Burtness and her colleagues are designing an early clinical trial for the combination in this patient population. In a second trial, they hope to examine the effects of giving each of the drugs alone or in combination briefly to patients before surgery. More broadly, the scientists will examine whether combined AURKA and WEE1 inhibition can act as synthetic lethal therapy in other cancers that depend on AURKA and have p53 mutations. “We hope that this approach might have a much broader effect beyond head and neck cancer, because p53 is the holy grail of undruggable targets in human tumors,” said Burtness.
Co-authors on the paper include Teresa Sandoval-Schaefer, Ph.D., Janaki Parameswaran, M.D., Kyung Jin Eoh, Ph.D., Roshan Sharma, Ph.D., Stephen Gaffney, Ph.D., Elizabeth Perry, Ph.D., Jeffrey Townsend, Ph.D., Natalia Issaeva, Ph.D., Wendell Yarbrough, M.D., and Ja Seok Koo, Ph.D.

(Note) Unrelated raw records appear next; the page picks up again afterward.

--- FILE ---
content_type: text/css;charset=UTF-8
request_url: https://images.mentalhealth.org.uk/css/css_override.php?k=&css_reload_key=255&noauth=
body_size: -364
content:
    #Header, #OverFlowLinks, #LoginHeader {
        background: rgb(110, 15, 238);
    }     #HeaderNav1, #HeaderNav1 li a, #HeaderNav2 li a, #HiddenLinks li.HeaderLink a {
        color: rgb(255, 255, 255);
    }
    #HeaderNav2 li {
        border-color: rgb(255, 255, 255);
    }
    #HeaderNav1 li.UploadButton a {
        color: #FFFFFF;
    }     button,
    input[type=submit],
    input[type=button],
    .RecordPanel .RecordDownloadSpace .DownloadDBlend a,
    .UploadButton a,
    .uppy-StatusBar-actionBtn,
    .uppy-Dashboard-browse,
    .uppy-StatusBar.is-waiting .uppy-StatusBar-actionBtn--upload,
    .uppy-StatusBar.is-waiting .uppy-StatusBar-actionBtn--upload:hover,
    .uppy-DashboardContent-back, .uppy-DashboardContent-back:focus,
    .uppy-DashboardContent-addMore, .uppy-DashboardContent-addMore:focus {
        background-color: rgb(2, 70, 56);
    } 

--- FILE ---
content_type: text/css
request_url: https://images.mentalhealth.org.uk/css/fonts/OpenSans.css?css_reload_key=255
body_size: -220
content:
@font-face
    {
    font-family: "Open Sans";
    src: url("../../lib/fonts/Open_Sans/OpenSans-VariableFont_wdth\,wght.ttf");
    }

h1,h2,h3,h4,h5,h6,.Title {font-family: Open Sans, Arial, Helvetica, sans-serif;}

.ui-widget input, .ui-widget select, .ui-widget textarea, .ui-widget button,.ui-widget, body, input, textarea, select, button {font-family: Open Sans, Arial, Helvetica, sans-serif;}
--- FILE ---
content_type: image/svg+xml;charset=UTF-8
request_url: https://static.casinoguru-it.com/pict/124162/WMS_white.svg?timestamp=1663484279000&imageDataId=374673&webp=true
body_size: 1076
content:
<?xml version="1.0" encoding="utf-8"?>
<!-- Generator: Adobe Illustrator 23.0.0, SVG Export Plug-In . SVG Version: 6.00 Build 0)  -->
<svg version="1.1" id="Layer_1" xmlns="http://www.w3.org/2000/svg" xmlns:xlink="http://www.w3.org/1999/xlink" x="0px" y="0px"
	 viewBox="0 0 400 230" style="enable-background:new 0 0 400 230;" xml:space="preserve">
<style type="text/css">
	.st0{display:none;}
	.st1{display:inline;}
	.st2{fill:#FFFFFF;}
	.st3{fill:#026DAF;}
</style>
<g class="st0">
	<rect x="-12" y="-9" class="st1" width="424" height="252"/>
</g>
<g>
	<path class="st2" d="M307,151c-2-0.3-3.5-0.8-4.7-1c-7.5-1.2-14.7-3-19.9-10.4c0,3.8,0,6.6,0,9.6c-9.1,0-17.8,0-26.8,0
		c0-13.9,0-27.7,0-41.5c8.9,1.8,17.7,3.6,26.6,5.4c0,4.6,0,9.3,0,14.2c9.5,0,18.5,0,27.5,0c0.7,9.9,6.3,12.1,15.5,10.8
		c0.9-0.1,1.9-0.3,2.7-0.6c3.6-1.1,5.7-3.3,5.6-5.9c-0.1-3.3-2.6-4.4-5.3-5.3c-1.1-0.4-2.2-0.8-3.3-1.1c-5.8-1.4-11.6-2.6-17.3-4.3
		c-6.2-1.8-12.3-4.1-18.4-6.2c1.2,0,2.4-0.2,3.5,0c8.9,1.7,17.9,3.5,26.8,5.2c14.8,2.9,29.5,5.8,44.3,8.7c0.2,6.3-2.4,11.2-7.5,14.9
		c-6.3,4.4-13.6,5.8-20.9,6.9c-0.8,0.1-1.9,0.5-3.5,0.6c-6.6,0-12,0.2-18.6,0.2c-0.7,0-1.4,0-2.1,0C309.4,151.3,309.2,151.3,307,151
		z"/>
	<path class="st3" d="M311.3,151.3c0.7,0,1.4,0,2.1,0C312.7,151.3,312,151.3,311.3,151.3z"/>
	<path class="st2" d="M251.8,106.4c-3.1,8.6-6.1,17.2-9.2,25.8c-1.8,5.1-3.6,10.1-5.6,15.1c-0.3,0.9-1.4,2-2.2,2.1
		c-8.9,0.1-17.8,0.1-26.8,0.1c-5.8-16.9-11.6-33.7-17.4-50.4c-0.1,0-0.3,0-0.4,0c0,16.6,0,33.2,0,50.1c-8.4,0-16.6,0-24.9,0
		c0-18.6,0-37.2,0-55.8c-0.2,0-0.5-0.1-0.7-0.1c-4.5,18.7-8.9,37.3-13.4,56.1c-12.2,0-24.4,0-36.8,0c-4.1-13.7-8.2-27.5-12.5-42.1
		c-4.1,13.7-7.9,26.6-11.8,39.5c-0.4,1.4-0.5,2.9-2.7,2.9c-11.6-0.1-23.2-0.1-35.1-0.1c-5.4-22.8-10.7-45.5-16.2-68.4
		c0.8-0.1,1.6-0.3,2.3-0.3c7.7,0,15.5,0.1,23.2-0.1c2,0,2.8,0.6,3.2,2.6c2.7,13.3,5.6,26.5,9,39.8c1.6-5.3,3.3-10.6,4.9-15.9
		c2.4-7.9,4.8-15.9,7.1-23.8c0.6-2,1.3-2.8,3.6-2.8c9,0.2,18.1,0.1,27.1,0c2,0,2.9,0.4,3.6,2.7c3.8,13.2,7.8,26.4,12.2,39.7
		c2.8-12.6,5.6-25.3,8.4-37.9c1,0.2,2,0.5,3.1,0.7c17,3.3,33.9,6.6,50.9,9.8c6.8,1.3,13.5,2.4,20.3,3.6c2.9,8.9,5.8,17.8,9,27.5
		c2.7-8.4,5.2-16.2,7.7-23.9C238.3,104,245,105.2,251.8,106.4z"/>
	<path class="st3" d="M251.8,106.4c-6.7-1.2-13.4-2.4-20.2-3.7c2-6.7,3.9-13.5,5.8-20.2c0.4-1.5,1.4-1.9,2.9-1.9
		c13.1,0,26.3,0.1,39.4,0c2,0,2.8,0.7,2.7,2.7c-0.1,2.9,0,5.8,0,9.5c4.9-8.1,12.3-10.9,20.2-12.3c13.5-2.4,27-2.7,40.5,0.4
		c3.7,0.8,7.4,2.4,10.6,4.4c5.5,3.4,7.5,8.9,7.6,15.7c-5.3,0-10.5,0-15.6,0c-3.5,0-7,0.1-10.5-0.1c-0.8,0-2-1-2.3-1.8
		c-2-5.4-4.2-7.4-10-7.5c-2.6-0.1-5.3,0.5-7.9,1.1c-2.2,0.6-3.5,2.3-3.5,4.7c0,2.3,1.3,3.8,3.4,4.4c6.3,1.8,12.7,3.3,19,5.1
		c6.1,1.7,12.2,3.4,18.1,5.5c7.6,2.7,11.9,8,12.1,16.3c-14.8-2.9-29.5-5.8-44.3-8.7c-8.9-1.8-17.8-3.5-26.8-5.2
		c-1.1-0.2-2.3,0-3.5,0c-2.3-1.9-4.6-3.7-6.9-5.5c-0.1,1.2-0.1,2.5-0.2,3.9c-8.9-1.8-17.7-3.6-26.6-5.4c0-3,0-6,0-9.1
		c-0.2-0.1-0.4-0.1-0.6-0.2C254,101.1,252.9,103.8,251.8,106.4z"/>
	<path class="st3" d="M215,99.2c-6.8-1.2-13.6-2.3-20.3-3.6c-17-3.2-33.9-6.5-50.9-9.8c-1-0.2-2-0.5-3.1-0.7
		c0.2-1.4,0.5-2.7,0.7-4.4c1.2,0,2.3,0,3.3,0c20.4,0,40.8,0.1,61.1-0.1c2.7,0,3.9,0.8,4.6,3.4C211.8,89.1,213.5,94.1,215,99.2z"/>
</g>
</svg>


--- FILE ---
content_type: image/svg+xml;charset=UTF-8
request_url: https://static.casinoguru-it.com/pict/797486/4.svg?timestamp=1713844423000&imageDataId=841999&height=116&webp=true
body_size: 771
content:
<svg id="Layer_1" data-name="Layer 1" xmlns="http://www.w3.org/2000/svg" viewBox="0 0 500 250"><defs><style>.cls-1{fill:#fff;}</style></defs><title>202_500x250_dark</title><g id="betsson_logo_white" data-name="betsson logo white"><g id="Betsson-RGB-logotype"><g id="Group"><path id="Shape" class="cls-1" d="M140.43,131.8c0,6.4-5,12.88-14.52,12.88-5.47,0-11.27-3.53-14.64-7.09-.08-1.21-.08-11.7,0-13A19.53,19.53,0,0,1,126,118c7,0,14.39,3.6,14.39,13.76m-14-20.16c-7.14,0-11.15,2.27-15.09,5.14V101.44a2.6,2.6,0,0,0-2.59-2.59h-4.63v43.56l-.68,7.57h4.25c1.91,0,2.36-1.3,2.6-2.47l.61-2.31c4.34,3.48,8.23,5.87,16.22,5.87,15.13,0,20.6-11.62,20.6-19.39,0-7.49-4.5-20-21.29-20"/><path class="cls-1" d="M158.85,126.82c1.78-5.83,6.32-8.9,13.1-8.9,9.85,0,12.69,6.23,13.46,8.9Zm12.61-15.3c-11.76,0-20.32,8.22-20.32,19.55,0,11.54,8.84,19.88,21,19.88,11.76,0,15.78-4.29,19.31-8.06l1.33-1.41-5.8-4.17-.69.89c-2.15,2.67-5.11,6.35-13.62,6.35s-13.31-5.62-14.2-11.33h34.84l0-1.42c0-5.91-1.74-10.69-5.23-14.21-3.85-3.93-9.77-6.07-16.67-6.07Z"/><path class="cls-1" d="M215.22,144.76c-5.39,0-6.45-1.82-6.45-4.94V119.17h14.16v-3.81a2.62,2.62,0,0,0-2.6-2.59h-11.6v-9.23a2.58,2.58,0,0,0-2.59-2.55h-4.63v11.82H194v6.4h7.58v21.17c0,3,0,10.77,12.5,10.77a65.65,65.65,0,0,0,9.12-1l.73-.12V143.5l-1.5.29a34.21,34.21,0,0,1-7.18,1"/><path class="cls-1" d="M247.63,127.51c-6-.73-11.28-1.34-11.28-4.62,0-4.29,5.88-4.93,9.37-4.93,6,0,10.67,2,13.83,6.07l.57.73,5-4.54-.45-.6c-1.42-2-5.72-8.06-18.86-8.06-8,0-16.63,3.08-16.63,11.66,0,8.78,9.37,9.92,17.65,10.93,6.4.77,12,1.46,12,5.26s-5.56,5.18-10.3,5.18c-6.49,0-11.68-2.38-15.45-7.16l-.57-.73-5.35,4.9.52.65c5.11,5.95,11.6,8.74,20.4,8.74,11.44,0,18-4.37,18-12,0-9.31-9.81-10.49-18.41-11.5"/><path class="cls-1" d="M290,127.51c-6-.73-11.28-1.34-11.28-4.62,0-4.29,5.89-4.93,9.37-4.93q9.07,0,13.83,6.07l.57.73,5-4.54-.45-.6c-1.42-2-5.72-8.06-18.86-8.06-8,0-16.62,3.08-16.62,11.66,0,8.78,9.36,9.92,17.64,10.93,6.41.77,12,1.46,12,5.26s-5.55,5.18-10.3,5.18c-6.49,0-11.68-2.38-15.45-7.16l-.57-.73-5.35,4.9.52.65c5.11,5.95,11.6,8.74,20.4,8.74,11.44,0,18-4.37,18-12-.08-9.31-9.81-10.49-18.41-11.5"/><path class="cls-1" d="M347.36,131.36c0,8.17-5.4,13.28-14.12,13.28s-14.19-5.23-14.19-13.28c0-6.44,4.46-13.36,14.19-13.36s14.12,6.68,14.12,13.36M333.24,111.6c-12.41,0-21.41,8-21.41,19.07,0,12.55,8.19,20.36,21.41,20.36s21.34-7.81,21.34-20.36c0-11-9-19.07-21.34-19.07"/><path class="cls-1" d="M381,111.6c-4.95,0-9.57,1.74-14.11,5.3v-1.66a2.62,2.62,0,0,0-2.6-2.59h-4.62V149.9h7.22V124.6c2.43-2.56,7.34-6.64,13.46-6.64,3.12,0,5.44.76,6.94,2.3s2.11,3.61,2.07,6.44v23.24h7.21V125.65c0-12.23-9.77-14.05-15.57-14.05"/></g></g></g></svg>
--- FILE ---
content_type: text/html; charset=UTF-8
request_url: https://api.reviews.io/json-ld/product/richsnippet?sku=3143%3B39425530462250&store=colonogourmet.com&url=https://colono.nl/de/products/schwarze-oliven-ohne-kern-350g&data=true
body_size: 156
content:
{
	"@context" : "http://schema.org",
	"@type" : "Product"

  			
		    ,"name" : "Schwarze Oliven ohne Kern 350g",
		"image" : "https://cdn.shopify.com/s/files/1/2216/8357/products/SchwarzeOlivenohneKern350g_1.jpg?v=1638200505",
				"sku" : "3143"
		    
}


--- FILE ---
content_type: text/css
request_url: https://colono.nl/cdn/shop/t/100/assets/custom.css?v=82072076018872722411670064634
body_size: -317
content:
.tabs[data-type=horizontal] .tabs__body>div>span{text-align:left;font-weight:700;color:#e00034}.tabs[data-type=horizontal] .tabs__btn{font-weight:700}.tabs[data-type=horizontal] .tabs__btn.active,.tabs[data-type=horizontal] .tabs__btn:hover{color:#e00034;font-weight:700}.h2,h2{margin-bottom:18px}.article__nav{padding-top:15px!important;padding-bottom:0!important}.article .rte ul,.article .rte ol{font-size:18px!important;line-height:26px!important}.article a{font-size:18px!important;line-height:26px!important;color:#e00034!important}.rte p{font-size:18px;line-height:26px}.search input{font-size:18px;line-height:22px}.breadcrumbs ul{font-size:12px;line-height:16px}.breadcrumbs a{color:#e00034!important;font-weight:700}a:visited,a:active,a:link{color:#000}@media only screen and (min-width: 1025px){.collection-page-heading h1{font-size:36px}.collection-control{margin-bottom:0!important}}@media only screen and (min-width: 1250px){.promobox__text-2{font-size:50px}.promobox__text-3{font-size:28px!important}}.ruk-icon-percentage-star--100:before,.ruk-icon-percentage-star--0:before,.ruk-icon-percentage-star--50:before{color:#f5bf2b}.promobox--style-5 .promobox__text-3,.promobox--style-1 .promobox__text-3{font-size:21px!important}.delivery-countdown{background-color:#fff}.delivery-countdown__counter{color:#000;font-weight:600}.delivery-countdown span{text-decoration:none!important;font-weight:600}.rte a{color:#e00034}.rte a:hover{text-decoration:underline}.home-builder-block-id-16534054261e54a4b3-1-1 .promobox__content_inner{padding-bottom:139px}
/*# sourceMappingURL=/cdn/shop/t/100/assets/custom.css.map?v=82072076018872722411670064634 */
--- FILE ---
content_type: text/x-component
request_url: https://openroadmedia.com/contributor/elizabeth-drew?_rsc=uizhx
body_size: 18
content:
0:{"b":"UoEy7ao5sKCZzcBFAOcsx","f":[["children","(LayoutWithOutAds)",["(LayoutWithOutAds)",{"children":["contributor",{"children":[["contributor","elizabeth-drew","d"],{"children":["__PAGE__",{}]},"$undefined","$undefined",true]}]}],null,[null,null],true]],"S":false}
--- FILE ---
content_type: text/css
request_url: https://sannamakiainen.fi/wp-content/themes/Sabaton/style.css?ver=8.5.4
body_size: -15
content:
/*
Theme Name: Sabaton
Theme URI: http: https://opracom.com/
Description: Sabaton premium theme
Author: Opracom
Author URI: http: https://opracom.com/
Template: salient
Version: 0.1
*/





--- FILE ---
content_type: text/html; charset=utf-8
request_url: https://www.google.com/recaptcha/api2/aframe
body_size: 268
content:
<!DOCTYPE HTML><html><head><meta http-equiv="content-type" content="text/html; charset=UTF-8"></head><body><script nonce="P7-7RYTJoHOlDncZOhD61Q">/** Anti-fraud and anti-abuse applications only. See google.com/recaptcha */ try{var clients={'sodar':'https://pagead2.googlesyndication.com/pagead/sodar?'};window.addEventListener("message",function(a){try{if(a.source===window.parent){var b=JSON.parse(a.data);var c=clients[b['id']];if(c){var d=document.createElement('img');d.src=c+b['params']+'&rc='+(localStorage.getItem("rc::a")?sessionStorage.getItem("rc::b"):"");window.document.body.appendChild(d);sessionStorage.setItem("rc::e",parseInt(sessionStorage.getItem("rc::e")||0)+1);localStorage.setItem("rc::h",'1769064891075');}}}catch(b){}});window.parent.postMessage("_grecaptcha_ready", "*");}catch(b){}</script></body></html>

Yale School of Medicine provided lead funding for the study.
About Yale Cancer Center Yale Cancer Center (YCC) is one of only 49 National Cancer Institute (NCI-designated comprehensive cancer) centers in the nation and the only such center in Connecticut. Comprehensive cancer centers play a vital role in the advancement of the NCI’s goal of reducing morbidity and mortality from cancer through scientific research, cancer prevention, and innovative cancer treatment.